Course Description
In April of 1995, Lycos had the largest index of the web with 3.6 million web pages. Today, all of the major search engines index several billion pages, as well as images, video, real-time blogs, etc.
The proliferation of online data in the past ten years has increased the visibility and importance of data mining, and has also caused some fundamental changes in methods for data mining.
This project course will focus on methods for mining of large-scale unstructured data sets. The format is seminar-style, and students will read recent research papers in data mining and present them in class.
Students should have basic knowledge of machine learning and statistics. A large portion of this course is the quarter-long project, in which students work in groups of 2-3 on a self-defined data mining project.
We will provide some basic datasets for these projects, including the Enron e-mail corpus and a portion of Google's crawl.
All projects will be presented to a panel of VCs and thought leaders in industry and academia.
Prerequisites
- Familiarity with the basic concepts of probability theory. (Stat116 is sufficient but not necessary.)
- Familiarity with linear algebra. (Math 113 or CS237A are sufficient but not neccessary).

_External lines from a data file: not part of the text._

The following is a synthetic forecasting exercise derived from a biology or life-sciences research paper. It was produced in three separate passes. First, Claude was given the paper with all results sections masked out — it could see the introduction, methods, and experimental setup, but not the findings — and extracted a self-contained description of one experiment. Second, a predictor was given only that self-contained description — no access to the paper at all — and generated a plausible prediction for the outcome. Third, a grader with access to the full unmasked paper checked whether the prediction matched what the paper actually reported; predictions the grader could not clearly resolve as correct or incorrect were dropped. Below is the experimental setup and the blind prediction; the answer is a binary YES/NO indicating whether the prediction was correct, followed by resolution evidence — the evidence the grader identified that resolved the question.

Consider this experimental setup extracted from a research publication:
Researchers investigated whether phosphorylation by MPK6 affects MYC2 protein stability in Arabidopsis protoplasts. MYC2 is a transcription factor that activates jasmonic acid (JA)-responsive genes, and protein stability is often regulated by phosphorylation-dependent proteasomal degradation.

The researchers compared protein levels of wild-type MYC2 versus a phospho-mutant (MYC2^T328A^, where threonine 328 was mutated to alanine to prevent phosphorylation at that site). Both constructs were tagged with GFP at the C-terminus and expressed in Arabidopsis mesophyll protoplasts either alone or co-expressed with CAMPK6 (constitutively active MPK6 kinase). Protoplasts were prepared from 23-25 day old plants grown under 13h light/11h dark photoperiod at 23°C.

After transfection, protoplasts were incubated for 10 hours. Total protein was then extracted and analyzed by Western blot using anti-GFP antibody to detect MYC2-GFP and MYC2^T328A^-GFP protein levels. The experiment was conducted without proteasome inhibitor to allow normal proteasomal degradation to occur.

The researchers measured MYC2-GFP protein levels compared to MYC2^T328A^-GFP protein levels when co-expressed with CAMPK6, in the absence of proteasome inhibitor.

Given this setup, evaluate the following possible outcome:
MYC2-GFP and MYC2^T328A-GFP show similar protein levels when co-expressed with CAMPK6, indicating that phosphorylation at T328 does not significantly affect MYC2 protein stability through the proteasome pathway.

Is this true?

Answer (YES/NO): NO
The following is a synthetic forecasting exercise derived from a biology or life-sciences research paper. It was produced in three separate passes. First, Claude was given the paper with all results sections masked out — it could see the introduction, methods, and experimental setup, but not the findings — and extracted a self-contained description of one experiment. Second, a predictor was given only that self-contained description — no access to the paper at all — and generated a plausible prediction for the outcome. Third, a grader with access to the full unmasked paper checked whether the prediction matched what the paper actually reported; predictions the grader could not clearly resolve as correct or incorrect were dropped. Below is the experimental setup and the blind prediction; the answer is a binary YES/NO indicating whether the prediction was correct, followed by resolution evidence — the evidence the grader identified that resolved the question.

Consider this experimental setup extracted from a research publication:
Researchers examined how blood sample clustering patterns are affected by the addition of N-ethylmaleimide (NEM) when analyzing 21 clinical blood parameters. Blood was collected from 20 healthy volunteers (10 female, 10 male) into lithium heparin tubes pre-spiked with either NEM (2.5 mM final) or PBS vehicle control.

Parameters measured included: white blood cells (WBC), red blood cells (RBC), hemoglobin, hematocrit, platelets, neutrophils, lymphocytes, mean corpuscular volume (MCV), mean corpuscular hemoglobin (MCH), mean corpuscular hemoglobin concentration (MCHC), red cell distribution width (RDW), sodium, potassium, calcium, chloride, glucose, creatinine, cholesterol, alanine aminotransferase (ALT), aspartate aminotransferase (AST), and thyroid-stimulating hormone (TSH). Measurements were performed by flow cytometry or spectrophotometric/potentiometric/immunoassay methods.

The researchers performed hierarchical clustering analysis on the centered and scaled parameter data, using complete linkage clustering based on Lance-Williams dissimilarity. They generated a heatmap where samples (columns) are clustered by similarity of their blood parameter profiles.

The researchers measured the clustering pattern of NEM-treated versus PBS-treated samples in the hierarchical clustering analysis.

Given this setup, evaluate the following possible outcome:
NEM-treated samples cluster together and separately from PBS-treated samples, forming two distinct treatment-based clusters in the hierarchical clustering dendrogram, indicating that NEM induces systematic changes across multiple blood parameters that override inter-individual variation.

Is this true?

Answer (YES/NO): NO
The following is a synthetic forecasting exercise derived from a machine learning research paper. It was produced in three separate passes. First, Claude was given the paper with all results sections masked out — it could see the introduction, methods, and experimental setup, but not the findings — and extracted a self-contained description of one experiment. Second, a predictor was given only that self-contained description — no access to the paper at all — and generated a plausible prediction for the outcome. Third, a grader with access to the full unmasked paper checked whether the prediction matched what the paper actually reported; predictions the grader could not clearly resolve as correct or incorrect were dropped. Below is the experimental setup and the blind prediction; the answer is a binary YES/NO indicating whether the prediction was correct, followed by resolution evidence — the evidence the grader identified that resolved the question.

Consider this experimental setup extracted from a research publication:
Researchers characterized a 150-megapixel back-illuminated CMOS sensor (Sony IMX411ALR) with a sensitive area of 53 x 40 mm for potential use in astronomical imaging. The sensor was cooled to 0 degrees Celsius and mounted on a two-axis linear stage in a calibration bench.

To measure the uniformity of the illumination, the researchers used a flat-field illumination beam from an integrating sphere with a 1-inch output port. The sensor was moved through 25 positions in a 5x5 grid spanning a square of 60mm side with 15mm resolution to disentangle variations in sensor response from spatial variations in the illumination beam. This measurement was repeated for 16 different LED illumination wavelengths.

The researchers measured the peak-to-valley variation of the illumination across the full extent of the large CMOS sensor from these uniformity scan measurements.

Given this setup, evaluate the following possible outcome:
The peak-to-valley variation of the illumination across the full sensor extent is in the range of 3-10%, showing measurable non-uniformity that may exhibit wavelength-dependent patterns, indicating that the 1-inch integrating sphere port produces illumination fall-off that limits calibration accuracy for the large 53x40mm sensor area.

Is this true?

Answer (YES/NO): NO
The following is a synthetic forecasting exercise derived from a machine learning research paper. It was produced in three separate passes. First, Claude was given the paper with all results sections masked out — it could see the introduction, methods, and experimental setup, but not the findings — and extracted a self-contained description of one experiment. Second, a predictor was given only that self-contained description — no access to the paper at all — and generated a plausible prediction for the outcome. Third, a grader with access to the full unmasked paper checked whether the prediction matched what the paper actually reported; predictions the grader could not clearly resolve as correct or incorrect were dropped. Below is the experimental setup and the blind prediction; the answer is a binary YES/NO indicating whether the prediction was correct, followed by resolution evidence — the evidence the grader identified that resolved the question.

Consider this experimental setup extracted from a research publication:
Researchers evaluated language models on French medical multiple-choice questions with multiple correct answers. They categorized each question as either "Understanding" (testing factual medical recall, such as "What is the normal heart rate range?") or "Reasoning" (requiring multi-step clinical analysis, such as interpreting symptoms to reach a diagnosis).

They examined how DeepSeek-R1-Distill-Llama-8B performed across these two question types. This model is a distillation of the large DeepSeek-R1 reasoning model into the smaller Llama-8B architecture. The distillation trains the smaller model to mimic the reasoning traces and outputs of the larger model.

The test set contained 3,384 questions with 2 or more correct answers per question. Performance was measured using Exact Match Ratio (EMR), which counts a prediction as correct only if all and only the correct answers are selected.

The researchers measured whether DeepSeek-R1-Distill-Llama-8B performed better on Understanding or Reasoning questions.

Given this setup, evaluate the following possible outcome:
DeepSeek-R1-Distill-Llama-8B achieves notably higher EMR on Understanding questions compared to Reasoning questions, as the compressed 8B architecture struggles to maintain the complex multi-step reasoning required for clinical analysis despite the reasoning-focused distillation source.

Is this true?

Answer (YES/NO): NO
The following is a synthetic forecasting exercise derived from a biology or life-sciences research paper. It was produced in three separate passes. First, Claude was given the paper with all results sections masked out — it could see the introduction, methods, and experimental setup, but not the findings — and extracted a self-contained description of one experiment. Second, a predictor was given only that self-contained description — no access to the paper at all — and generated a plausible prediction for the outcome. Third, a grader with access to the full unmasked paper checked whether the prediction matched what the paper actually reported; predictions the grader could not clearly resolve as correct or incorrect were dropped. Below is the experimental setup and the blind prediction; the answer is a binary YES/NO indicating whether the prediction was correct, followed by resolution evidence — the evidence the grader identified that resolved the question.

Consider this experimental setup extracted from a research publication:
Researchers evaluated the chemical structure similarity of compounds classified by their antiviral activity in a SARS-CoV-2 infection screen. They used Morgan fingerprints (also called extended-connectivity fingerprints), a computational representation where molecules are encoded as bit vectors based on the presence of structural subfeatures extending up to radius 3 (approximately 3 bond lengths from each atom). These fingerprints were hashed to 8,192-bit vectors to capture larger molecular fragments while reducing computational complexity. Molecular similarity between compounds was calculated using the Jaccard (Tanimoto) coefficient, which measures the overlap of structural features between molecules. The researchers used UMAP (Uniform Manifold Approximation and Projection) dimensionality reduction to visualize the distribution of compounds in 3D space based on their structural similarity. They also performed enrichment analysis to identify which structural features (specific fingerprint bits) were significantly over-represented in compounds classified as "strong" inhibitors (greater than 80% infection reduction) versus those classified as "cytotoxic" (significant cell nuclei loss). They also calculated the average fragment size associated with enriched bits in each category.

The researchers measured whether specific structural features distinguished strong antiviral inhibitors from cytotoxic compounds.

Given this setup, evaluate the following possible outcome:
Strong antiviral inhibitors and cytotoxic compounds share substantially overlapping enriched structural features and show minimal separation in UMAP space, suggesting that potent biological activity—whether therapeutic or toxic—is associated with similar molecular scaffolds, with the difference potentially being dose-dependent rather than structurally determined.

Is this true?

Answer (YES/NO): NO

- Knowledge of basic computer science principles and skills at the level of CS103.
- Mathematical ability and the ability to understand and analyze fairly complicated algorithms and data structures. (CS161 is sufficient but not necessary.)
Syllabus
- Week 1 - Search
- Authoritative Sources in a Hyperlinked Environment - JM Kleinberg.
- The Anatomy of a Large-Scale Hypertextual Web Search Engine - S Brin, L Page.
- Week 2 - Personalized Search
- Topic-Sensitive PageRank - TH Haveliwala.
- Scaling Personalized Web Search- G Jeh, J Widom.
- An Analytical Comparison of Approaches to Personalizing PageRank - TH Haveliwala, SD Kamvar, G Jeh.
- Week 3 - Collaborative Filtering / Recommender Systems
- Amazon.com Recommendations: Item-to-Item Collaborative Filtering - G Linden, B Smith, J York.
- Item-based collaborative Filtering Recommendation Algorithms - B Sarwar, G Karypis, J Konstan, J Riedl.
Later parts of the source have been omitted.